Sparks Fly | Bölüm 26 ♣

397 33 5
                                    

Hikayede ki yanlışlık ve gecikme için çook üzgünüm. Bu bölüm iki bölüm önce yayınlanmış ve haliyle geride kalmış. Neyse. Biraz sakin bir bölüm oldu. Gelecek bölümde görüşürüz……♥

"Senin ne işin var." dedim direkt. Annem kapıda bana gülümlüyordu ama bu sözümü duyunca gülümsemesi solmuştu. "Ben..." sözünü kesip araya girdim. "Sen ne? Beni bi kez bile arayıp sormadın. Şimdi mi aklına geldim?"

Büyükannem ortalığı yatıştırmak için hemen kapıya koştu. "Emily. İçeri gelsene." dedi. "Geleceğim zaten. Burada yaşıyorum bazılarının aksine." salona doğru yürüdüğümde salonda bir adam ve benim yaşlarımda bir kız oturuyordu.

Büyükannemin, yanıma gelip "Bu Samantha'nın eşi Ed ve Ed'in kızı April." demesiyle bir şok daha yaşadım. Annem evlenmişmiydi.

Tamam buraya geliyor tamam ama neden eşi ve onun kızını benimle tanıştırıyor ki. Daha sonra jetonum düştü tabi. Annem buraya beni görmeye değil, eşini büyükannemle tanıştırmaya gelmişti.

"Ben odama çıkıyorum." dedikten sonra hızla merdivenleri tırmanıp odama girdim. Sinirden yatağımı bir kaç kez tekmeledim. Tüm enerjimi harcayınca yatağıma yatıp tavanı incelemeye başladım. Çok uykusuzdum. Dün gece korkunç evde sabaha kadar durmuştuk daha sonra Taylor'ın başında da beklediğim için bayağı halsiz düşmüştüm.

Taylor aklıma gelince cebimden telefonu çıkartıp Kellan'ı aradım. Taylor'ın babasını. "Ah, Emily. Merhaba!" diye açtı telefonu enerjik sesiyle Kellan.

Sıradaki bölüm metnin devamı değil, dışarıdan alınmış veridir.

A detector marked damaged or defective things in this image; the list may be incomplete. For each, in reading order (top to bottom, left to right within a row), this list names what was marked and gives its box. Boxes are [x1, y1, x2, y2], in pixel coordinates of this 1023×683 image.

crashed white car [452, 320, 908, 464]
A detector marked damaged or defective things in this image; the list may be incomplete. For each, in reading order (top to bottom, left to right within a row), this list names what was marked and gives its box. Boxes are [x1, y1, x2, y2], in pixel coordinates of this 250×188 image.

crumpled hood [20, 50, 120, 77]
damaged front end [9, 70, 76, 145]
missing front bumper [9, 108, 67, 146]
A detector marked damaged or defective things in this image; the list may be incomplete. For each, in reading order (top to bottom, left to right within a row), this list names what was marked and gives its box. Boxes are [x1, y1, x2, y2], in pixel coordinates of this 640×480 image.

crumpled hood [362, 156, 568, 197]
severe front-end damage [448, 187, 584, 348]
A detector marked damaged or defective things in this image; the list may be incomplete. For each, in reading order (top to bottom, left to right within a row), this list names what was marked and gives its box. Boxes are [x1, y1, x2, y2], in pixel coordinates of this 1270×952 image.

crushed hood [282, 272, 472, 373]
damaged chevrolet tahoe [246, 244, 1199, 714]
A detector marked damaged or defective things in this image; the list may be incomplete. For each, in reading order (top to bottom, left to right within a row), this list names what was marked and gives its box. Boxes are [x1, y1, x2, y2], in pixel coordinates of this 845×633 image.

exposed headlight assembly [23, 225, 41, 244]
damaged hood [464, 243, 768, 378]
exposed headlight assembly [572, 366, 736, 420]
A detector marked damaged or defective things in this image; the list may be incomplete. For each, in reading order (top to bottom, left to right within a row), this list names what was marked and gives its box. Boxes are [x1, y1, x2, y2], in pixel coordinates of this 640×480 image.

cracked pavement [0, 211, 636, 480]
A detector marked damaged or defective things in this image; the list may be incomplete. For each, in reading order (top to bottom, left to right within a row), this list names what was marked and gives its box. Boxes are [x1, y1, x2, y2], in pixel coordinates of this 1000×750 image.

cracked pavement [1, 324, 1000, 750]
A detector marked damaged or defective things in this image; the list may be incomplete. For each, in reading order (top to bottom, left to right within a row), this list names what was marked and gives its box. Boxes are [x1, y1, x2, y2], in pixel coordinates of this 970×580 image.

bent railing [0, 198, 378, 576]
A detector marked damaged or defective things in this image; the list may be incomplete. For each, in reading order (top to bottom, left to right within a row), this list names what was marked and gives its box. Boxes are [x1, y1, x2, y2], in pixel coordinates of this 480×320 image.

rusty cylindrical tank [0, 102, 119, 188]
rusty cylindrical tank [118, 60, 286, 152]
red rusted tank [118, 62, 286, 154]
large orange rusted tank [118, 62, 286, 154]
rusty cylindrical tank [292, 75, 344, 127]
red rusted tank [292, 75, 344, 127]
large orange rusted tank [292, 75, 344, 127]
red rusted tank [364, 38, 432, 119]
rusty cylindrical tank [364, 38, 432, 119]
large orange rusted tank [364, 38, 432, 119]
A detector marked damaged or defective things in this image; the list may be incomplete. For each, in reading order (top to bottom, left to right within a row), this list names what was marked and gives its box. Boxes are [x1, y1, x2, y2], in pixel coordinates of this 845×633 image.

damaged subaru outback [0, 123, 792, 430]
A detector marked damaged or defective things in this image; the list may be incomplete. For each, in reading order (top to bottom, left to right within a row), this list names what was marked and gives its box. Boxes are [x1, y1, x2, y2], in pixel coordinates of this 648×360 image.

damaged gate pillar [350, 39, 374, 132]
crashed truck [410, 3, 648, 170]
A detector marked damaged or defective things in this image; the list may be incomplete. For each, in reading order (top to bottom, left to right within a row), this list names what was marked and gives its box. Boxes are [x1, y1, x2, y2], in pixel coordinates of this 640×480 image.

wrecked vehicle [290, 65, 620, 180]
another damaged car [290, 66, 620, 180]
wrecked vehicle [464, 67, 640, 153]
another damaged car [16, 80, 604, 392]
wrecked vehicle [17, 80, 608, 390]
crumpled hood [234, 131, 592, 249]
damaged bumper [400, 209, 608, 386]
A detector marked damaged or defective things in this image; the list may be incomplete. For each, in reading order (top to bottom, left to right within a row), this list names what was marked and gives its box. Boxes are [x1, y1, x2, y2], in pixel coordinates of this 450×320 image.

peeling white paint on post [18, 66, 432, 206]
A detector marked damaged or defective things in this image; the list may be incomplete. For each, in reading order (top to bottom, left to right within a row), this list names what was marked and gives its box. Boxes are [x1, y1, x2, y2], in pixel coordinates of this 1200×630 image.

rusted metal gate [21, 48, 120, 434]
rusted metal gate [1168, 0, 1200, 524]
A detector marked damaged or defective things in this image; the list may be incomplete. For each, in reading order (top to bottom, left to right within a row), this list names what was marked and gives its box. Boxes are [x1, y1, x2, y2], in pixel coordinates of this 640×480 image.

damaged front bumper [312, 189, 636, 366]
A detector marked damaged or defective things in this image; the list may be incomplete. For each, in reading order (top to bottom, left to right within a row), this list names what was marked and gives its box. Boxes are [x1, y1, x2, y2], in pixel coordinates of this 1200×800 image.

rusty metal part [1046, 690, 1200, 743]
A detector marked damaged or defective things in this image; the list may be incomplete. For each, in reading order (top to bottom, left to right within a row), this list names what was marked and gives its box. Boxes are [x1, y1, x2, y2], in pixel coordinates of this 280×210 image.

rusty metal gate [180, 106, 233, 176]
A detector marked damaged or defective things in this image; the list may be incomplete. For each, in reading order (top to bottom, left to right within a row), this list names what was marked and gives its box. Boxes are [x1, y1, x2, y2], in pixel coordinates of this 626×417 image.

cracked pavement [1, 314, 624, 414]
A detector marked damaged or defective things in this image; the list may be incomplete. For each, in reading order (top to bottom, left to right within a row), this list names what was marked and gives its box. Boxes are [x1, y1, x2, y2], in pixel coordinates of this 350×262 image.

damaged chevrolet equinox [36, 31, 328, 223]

"İyiyim bay Taller. Ya siz?" lafı uzatmak istemiyordum ama nasıl söyliyeceğimide hiç bilmiyordum. "Teşekkür ederim. Bart nasıl?"

"İyi o da." yani öyledir heralde. "Şey ben aslında şey için arıyordum sizi..." biraz duraksayınca "Seni dinliyorum?" dedi. "Taylor...Im... Şey... Yani..." yutkundum. "Söyle, Emily?" dedi anlayışla. Bir çırpıda "Bıçaklandı." dedim. Daha sonra onu teselli etmek için "Ama merak etmeyin. Durumu çok iyi. Uyandı." dedim.

"Ve sen bana yeni söylüyorsun, öyle mi?!" sesi kızgındı ve onu çok iyi anlıyordum. "Ben...Çok üzgünüm. Daha bir saat önce yanından ayrıldım ben. Onu hastaneye getirdiğimde sabah olmak üzereydi ve ameliyat falan derken ben..." sözümü kesip araya girdi. "Yaptığının özrü yok Emily! Oğlum senin yüzünden ölebilirdi! Fazla uzatmadan hastane adresini tarif et. Bir daha oğlumla görüşmeni istemiyorum. Eğer seni bir daha onunla görürsem sonuçları kötü olur."

Gözyaşlarım yanağımdan süzülürken hastaneyi hızlıca tarif edip telefonu kapattım. Tamam bana kızmasını bekliyordum ama bu kadar değil. Onu bir daha görmemek mi? Bu... Bu çok saçmaydı. Yani... Biz Taylor'la çıkıyorduk sonuçta değil mi?

Ağrıyan başımı biraz ovuşturduktan sonra dünü atlatmanın en iyi yolunun duş almak olduğunu anlayınca banyoya doğru ilerledim. Çilekli duş jelimden bol miktarda sürüp 10 dakika kadar yıkandım. Daha sonra pijamalarımı giydim. Rahatlık herşeydir.

Aşağıdakilere gözükmeden mutfağa ilerledim ve cips, kola alıp odama çıktım.

Ama bana rahat olur mu? Odamın kapısı tıklandı. "Giiiir." dedim bezgin bir tonda. Annemdi içeri giren.

"Napıyorsun?" dedi yatağımın ucuna otururken. "Bir önemi var mı?" dedim ona karşılık. "Tabi ki. Seni her şeyden çok seviyorum." alt tarafı beni iki yıldır aramıyordu yoksa beni tabi ki seviyordu (!) "Tamam. Sorun değil. Şimdi burdasın ya." ben böyleydim işte. Hemen affeder içimi yer bitirirdim.